EDITORIAL – Bourne did CDB proud
THE BOARD of Governors of the Caribbean Development Bank (CDB) last Friday celebrated the valuable services of outgoing president Dr Compton Bourne with an Evening of Appreciation event at the Fairmont Royal Pavilion.
For the past ten years, Bourne has headed the region’s premier financial institution whose policies and funded development projects and activities are constantly under review to ensure the most practicable forms of contributions to its 19 borrowing member countries (BMCs), the newest of which is the Republic of Haiti.
Since its establishment with Barbados as operational headquarters in 1969, the CDB has been fortunate to have had as its president a quartet of distinguished Caribbean nationals, starting with St Lucia’s Nobel laureate Sir Arthur Lewis, Trinidad and Tobago’s Dr William Demas (also a former secretary general of CARICOM), Barbados’ Sir Neville Nicholls, followed by Bourne, of Guyana.
Sir Neville’s appointment broke with a tradition that precluded nationals of countries where major regional institutions were headquartered from being elected to the top post – in the case of CDB, the president, and secretary general for the Guyana-based CARICOM Secretariat.
The new thinking that came with the appointment of Sir Neville was that while rotation of the presidency was desirable – as happens with international financial institutions such as the World Bank, International Monetary Fund and the Inter-American Development Bank – the choice of the CDB’s president should not be affected by nationality but based on a recognized performance record, competence and integrity.
At the Evening of Appreciation, Bourne was showered with praise for achievements by the CDB under his watch, a relationship that ends next month when the Jamaican national, Dr Warren Smith, assumes leadership.
When Bourne became president in 2001, the CDB’s total assets stood at US$1.3 billion. That figure has since grown to US$2.4 billion.
Bourne’s tenure followed three decades of work in various capacities with the University of the West Indies, including that of principal of the St Augustine campus.

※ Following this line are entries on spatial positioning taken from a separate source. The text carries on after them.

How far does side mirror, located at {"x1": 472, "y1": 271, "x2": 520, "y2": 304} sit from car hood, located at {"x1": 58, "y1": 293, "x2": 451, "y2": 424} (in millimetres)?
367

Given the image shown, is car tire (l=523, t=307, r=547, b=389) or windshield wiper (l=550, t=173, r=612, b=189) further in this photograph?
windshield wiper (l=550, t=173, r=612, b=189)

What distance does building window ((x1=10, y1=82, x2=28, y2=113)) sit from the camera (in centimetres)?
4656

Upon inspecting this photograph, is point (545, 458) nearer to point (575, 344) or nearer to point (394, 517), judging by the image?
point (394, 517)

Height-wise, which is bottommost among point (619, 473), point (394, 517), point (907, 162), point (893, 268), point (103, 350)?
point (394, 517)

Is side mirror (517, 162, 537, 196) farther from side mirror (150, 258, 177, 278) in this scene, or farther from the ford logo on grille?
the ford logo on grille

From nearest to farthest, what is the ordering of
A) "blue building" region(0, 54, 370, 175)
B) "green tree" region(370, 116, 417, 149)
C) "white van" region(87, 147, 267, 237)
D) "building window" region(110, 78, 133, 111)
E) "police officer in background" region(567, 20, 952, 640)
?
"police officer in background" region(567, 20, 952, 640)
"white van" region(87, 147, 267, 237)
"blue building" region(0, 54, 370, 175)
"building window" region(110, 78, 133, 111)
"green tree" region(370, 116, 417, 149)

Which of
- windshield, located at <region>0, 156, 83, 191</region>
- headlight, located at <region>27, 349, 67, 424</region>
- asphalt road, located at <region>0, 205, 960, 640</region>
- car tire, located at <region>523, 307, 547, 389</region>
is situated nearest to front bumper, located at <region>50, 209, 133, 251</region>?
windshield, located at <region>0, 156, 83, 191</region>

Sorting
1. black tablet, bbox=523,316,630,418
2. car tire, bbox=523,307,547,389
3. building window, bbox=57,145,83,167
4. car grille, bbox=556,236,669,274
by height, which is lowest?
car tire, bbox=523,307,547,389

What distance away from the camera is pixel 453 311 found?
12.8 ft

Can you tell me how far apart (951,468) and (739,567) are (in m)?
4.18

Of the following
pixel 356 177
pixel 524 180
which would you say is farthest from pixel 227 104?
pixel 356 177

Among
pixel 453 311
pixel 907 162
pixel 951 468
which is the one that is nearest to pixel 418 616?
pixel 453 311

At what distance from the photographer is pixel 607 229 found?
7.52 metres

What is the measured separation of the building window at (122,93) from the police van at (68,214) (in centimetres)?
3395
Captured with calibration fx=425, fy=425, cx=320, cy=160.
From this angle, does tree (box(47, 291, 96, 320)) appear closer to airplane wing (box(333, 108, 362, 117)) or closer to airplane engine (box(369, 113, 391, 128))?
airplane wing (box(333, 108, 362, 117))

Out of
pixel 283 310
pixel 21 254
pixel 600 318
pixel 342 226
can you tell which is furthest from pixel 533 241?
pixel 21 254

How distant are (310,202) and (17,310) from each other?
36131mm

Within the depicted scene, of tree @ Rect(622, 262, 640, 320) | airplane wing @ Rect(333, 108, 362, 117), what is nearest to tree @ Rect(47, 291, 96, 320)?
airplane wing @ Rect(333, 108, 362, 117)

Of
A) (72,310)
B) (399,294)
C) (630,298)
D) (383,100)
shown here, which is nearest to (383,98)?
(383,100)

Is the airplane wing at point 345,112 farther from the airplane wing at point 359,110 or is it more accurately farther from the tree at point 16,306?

One of his better known achievements was the bank’s success in raising US$100 million on the international financial market for financing operations of the Port-of-Spain-headquartered Caribbean Court of Justice (CCJ) .
In commending the CDB’s culture of showing appreciation, we also extend good wishes to Bourne as he prepares to leave the regional institution, and take this opportunity to welcome his successor. We certainly look forward to the CDB’s continuing commitment to service as a vital pillar in the Caribbean’s social and economic development.